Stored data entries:

┌────────

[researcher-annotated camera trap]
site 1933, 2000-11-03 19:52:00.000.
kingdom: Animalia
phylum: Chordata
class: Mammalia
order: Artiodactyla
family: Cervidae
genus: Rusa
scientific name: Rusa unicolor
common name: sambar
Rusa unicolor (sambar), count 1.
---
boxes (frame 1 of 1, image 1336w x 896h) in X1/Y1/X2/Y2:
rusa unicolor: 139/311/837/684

└────────

Directions for this task:
The lines from the one containing "kingdom: Animalia" through the final line of the entries above are to be printed exactly, with nothing added.

Exercise result:
kingdom: Animalia
phylum: Chordata
class: Mammalia
order: Artiodactyla
family: Cervidae
genus: Rusa
scientific name: Rusa unicolor
common name: sambar
Rusa unicolor (sambar), count 1.
---
boxes (frame 1 of 1, image 1336w x 896h) in X1/Y1/X2/Y2:
rusa unicolor: 139/311/837/684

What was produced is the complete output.